SOURCE RECORDS:

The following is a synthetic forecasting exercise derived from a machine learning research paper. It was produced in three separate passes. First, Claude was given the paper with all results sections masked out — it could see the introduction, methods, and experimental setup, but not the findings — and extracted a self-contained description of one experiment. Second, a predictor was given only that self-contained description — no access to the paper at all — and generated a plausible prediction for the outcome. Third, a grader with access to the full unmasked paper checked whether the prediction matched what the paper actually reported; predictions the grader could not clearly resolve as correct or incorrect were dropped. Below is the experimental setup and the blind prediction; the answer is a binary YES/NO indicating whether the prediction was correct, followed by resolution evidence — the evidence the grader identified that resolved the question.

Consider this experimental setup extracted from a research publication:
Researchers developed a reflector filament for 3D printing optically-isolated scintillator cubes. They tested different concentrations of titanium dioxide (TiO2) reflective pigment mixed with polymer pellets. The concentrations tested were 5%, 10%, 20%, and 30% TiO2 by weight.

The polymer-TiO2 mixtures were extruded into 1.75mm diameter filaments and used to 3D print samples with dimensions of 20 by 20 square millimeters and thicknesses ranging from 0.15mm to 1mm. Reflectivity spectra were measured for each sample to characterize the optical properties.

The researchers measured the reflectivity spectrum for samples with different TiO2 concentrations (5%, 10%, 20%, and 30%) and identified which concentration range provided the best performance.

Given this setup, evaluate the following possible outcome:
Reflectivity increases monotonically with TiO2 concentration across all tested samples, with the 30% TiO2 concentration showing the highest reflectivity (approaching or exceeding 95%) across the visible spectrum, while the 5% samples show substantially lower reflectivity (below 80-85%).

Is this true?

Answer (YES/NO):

YOUR ASSIGNMENT:
Word for word, print every line above.

RESULT OF THE EXERCISE:
The following is a synthetic forecasting exercise derived from a machine learning research paper. It was produced in three separate passes. First, Claude was given the paper with all results sections masked out — it could see the introduction, methods, and experimental setup, but not the findings — and extracted a self-contained description of one experiment. Second, a predictor was given only that self-contained description — no access to the paper at all — and generated a plausible prediction for the outcome. Third, a grader with access to the full unmasked paper checked whether the prediction matched what the paper actually reported; predictions the grader could not clearly resolve as correct or incorrect were dropped. Below is the experimental setup and the blind prediction; the answer is a binary YES/NO indicating whether the prediction was correct, followed by resolution evidence — the evidence the grader identified that resolved the question.

Consider this experimental setup extracted from a research publication:
Researchers developed a reflector filament for 3D printing optically-isolated scintillator cubes. They tested different concentrations of titanium dioxide (TiO2) reflective pigment mixed with polymer pellets. The concentrations tested were 5%, 10%, 20%, and 30% TiO2 by weight.

The polymer-TiO2 mixtures were extruded into 1.75mm diameter filaments and used to 3D print samples with dimensions of 20 by 20 square millimeters and thicknesses ranging from 0.15mm to 1mm. Reflectivity spectra were measured for each sample to characterize the optical properties.

The researchers measured the reflectivity spectrum for samples with different TiO2 concentrations (5%, 10%, 20%, and 30%) and identified which concentration range provided the best performance.

Given this setup, evaluate the following possible outcome:
Reflectivity increases monotonically with TiO2 concentration across all tested samples, with the 30% TiO2 concentration showing the highest reflectivity (approaching or exceeding 95%) across the visible spectrum, while the 5% samples show substantially lower reflectivity (below 80-85%).

Is this true?

Answer (YES/NO):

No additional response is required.